Był człowiekiem z misją. Angażował się w tak wiele przedsięwzięć poza komponowaniem do filmów, a stworzył ich kilkadziesiąt - powiedział PAP Allan Starski, scenograf, laureat Oscara, wspominając zmarłego we wtorek kompozytora Jana A.P. Kaczmarka. Byłem zauroczony jego pomysłami - dodał.
O śmierci Jana A.P. Kaczmarka - kompozytora muzyki filmowej i laureata Oscara - poinformowała we wtorek Polska Fundacja Muzyczna. „Po długiej i ciężkiej chorobie zmarł mój mąż Jan A.P. Kaczmarek. Do końca był wojownikiem ufającym, że wyzdrowieje i będzie dzielił się swoją twórczością z nami… Czuwałam przy nim do końca. Zmarł otoczony miłością. Wartością, w którą wierzył najmocniej” - napisała żona kompozytora Aleksandra Twardowska-Kaczmarek.
„Jego pomysły były niesamowite. Będzie mi go brakowało i myślę, że wiele osób ze środowiska filmowego czy w ogóle interesujących się kulturą i sztuką odczuje brak Janka.”

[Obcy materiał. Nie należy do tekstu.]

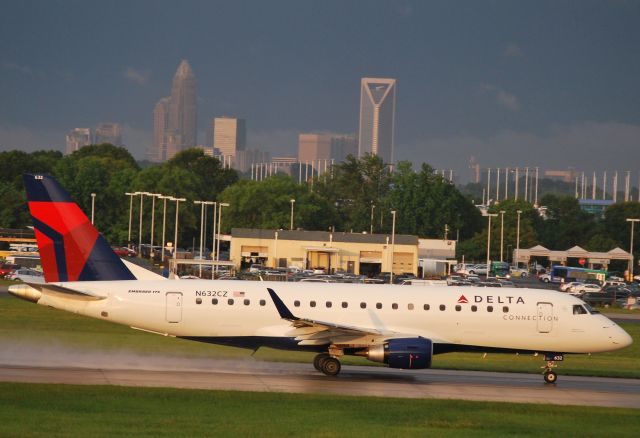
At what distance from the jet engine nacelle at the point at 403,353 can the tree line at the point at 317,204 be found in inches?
4302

W rozmowie z PAP kompozytora wspominał Allan Starski, scenograf filmowy i teatralny, laureat Oscara. „Poznaliśmy się w Baltimore, przyjechał wówczas do Agnieszki [Holland - dod. PAP], dowiedziałem się, że będzie komponował muzykę. Od tego czasu utrzymywaliśmy znajomość. Poza talentem muzycznym był sympatycznym, miłym, fajnym człowiekiem”.
Starski ocenił, że Kaczmarek był człowiekiem z misją. „Angażował się w tak wiele przedsięwzięć poza komponowaniem do filmów, a stworzył ich kilkadziesiąt, chyba 70. To świadczy o jego niesamowitym temperamencie twórczym. Równocześnie robił w Poznaniu festiwal Transatlantyk. Jego chłopięcy entuzjazm chyba pomagał mu w tych tak wielu przedsięwzięciach, w które się angażował” - zauważył Starski.
„Zaprosił mnie na jedną z edycji Transatlantyku, byłem zauroczony jego pomysłami. Przygotowano tam prezentację filmów, w których jedzenie odgrywało istotną rolę, a później odbywały się warsztaty. Była muzyka filmowa, ale także kucharze, którzy starali się tworzyć potrawy nawiązujące do filmów. Jego pomysły były niesamowite. Będzie mi go brakowało i myślę, że wiele osób ze środowiska filmowego czy w ogóle interesujących się kulturą i sztuką odczuje brak Janka”.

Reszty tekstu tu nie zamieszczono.